What working abroad looks like once the honeymoon is over.
Wow, what a hectic few months. Unfortunately the blog has been on a bit of a hiatus while I’ve been travelling and then settling back in to work with additional responsibilities for the new term and barely a moment to think.
Things finally seem to be calming down now, giving me a chance to get back onto it.
So what’s new? I spent some time in Argentina for the summer break, home of incredible wine and steak, and terrible Internet connections. Argentina is majestic, delicious, romantic, captivating and many other things besides. Within hours of our arrival in Buenos Aires my boyfriend and I had blurted out simultaneously that we’d like to live there, although whether this happens or not remains to be seen!

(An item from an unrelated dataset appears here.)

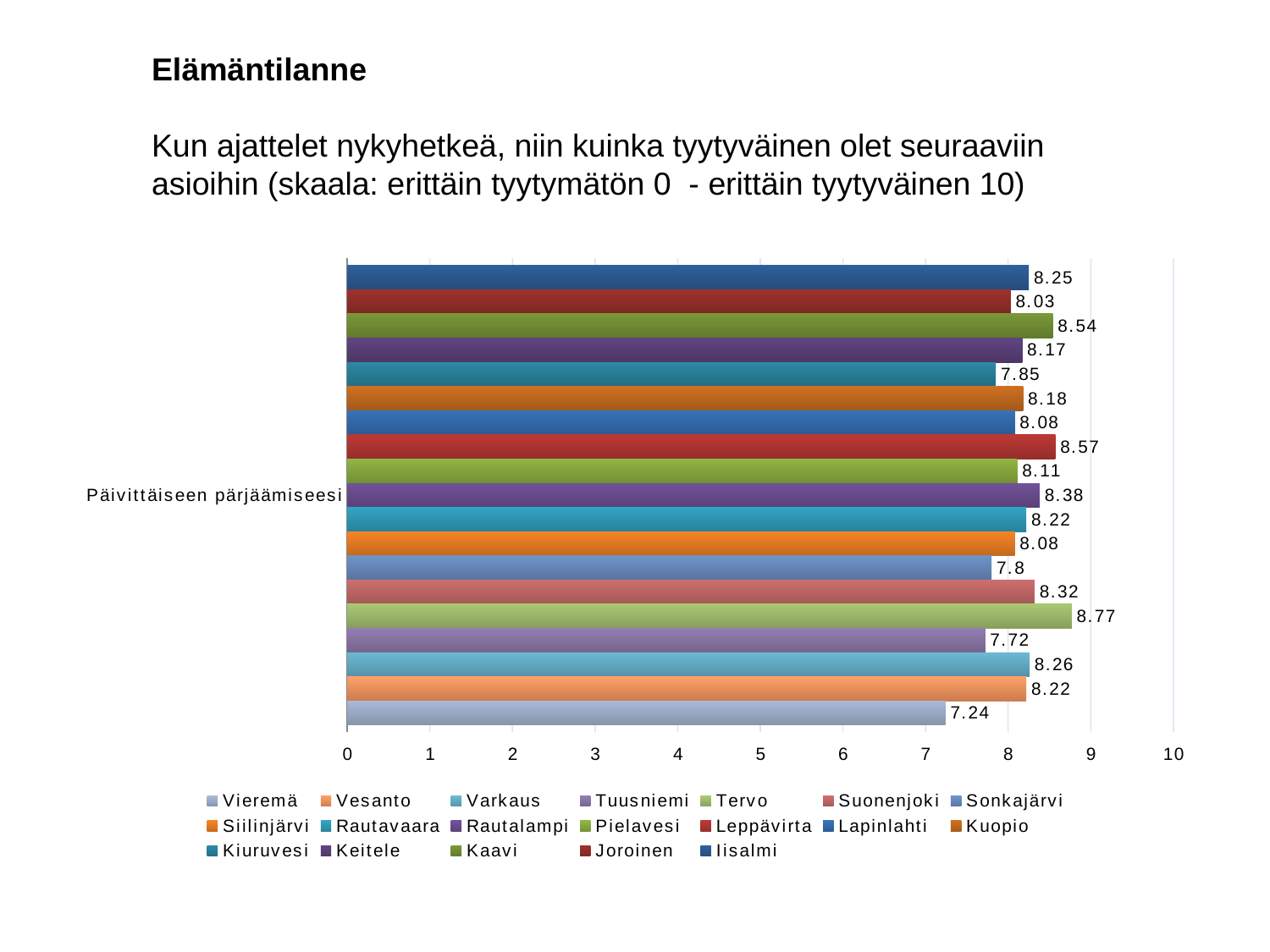
What is the value for Leppävirta? 8.57 Is the value for Tuusniemi greater or less than 8? less What is the value for Tervo? 8.77 What kind of chart is shown on the slide? bar chart What is the value for Vieremä? 7.24 What is the category label shown on the vertical axis of the chart? Päivittäiseen pärjäämiseesi How many series does the legend list? 19 Which municipality has the lowest value? Vieremä Which has a larger value, Kaavi or Joroinen? Kaavi What is the value for Kuopio? 8.18 Which municipality has the highest value? Tervo What is the difference between the values for Tervo and Vieremä? 1.53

Food shopping was a euphoric experience. When out hunting for dinner supplies in a Bariloche supermarket, at the charcuterie section I was already salivating uncontrollably. By the time I reached the cheese I was on the verge of sobbing. Any stubborn expat will know that equal joy and shame of the Tesco smash and grab on home visits and this was no different. Lack of European food aside, being away gave me time to reflect honestly on our experience in Colombia so far.

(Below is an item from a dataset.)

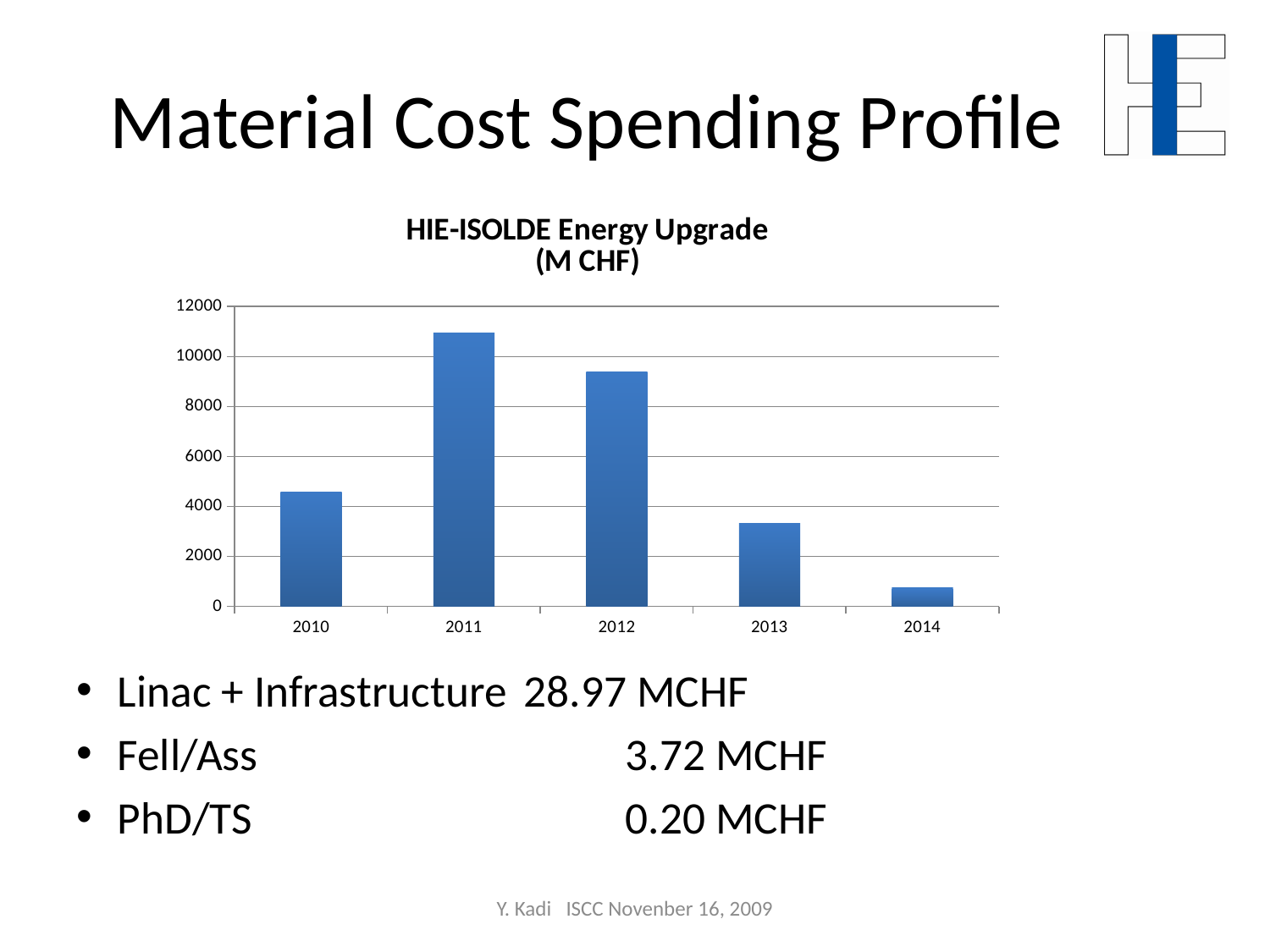
How many years are shown on the x axis of the chart? 5 Is the value for 2013 greater or less than 4000? less What kind of chart is shown on the slide? bar chart Is the value for 2010 greater or less than 4000? greater Which year has the highest bar in the chart? 2011 Is the value for 2014 greater or less than 2000? less Which year has the lowest bar in the chart? 2014 Which is larger, the value for 2012 or the value for 2013? 2012 What is the title of the chart? HIE-ISOLDE Energy Upgrade (M CHF) Do the values rise or fall from 2011 to 2014? fall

As this blog’s main purpose for me is reflective, I’m not going to dress it up. I’ve asked myself since I got here what made me choose Colombia to return to out of all the countries I visited five years ago. In truth I’ve found it quite difficult to reconcile my passion for Colombia with the sneaking acknowledgement it hasn’t been a particularly happy first few months here. Bogota can be a challenging place to live. It’s polluted, the public transport system is appalling and, although I’ve spent years defending the place, it’s not the safest of cities, especially for foreigners. I have had pretty bad luck but four robberies so far isn’t a great track record.
As I’ve mentioned in previous blogs, the key to loving Colombia is in experiencing its natural beauty and the incredible friendliness of its people. Spending 90 per cent of my time in work doesn’t leave much left to do this. Thinking about all this in Argentina, I decided to stop trying to convince myself of Bogota’s fantasticness and be realistic. And funnily enough, now I’ve stopped pretending, I’ve started to have a much better time.
In what ways you ask Well for a start, a sneaky weekend away at the Kite Festival in Villa de Leyva a few hours from Bogota. Though the kites are very pretty, we didn’t see a great deal of them due to the limp weather. However, the festival de cometas’ real draw is it’s full-on party atmosphere. Picture hoards of Colombians of all ages crammed into a vast colonial square sharing aguardiente (Colombia’s national tipple) with anyone in their vicinity. Colombians love to party.
Hungover, but happy, we headed back early Monday morning in a friend’s car narrowly avoiding road blockades staged by Colombian bus drivers, which trapped many of our kite party friends for the next couple of days. Colombia has been the stage of various recent protests by farmers facing bankruptcy in the face of unsupportive government policy, joined by teachers, care workers and students alike in a show of solidarity. These have been mostly peaceful but unfortunately violence erupted in Bogota last week leading to two deaths and the appearance of military patrols on the streets. This week, Bogota has settling down but with more blockades and protests threatened there is still an edgy air about the place. Let's see what happens in the next few weeks.